Nwabueze Jude Onyemairo
International University of the Health Sciences, Basseterre, Saint Kitts and Nevis.
*Author to whom correspondence should be addressed.
Abstract
Background: Pseudomonas aeruginosa is an opportunistic Gram-negative bacterium associated with healthcare-related infections and environmental persistence. Its ability to develop antimicrobial resistance is an important public health concern in clinical and environmental settings.
Aim: This study assessed the occurrence, antimicrobial susceptibility profile, and multidrug-resistance pattern of P. aeruginosa isolated from urine and soil samples obtained from selected healthcare facilities in Lafia Metropolis, Nasarawa State, Nigeria. Exploratory plasmid profiling and curing were undertaken in selected multidrug-resistant isolates.
Methods: A total of 135 samples, comprising 90 midstream urine samples and 45 soil samples, were collected from three healthcare facilities between February and May 2023. Isolation and identification of P. aeruginosa were performed using standard microbiological and biochemical procedures. Antimicrobial susceptibility testing was carried out using the Kirby–Bauer disc diffusion method. Multidrug-resistance patterns and multiple-antibiotic-resistance index values were determined. Selected multidrug-resistant isolates underwent plasmid profiling and acridine-orange treatment, followed by repeat susceptibility testing.
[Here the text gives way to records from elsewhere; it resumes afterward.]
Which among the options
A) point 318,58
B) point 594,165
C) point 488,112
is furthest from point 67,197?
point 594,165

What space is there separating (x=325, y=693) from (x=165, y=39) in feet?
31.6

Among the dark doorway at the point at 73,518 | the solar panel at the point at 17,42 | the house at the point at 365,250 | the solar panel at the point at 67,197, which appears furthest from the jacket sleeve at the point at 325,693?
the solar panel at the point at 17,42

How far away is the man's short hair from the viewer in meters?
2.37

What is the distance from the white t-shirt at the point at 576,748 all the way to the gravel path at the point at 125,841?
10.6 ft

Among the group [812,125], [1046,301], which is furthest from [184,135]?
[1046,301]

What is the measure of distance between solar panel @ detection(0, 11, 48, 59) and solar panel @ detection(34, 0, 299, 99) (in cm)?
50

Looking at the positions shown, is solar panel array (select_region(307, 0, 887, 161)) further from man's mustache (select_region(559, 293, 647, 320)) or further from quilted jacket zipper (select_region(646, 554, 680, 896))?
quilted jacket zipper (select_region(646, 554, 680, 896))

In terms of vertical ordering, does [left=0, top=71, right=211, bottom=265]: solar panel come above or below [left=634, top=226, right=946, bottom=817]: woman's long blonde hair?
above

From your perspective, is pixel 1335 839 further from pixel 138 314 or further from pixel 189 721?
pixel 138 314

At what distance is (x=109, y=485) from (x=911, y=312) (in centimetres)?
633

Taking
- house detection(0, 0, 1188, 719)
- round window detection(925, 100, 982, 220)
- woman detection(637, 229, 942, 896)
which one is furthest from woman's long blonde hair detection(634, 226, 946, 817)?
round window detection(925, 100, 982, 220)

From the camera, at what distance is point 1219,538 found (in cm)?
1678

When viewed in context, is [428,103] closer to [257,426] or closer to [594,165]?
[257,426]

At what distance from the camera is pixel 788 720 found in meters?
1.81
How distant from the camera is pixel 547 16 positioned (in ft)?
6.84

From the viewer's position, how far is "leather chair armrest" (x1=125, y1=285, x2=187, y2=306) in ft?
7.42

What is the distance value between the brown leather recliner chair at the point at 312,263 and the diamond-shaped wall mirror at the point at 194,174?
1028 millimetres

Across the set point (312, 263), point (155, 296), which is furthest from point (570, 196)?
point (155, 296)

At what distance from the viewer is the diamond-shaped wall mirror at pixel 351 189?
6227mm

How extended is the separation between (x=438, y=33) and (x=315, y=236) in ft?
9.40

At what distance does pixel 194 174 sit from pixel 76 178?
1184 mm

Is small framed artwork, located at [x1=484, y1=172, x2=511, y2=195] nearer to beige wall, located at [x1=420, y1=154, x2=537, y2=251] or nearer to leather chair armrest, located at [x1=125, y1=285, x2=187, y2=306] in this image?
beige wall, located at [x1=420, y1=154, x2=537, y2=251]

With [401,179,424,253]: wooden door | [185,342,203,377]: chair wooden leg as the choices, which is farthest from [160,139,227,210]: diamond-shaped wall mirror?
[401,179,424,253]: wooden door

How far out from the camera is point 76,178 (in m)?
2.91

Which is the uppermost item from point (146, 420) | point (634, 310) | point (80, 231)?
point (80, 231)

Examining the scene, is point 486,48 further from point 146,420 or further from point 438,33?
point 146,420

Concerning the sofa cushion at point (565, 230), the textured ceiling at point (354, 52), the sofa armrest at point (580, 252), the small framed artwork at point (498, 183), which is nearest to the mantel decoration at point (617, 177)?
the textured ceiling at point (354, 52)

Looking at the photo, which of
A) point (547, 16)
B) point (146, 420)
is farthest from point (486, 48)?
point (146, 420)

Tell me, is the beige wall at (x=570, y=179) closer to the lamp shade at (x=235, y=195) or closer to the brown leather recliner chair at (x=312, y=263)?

Results: Pseudomonas aeruginosa was recovered from 62.2% of soil samples and 26.7% of urine samples; there were no statistically significant differences between healthcare facilities. Resistance was highest to ampicillin, nalidixic acid, and amoxicillin–clavulanate, whereas ciprofloxacin showed no resistance among the tested isolates. Multiple-antibiotic-resistance index values ranged from 0.3 to 0.8. In six selected multidrug-resistant isolates, plasmid bands were observed and resistance phenotypes changed after acridine-orange treatment in several isolates.
Conclusion: Antimicrobial-resistant P. aeruginosa occurred in both urine and soil samples from the study area. The plasmid profiling and curing findings provide preliminary evidence of a possible plasmid contribution to resistance phenotypes, but they do not identify plasmid-borne resistance genes or confirm plasmid-mediated resistance. Routine surveillance, antimicrobial stewardship, environmental hygiene and confirmatory molecular studies are recommended.
Keywords: Pseudomonas aeruginosa, antimicrobial resistance, multidrug resistance, urine isolates, soil isolates, healthcare facilities, antimicrobial susceptibility, multiple antibiotic resistance index, plasmid profiling, acridine-orange curing.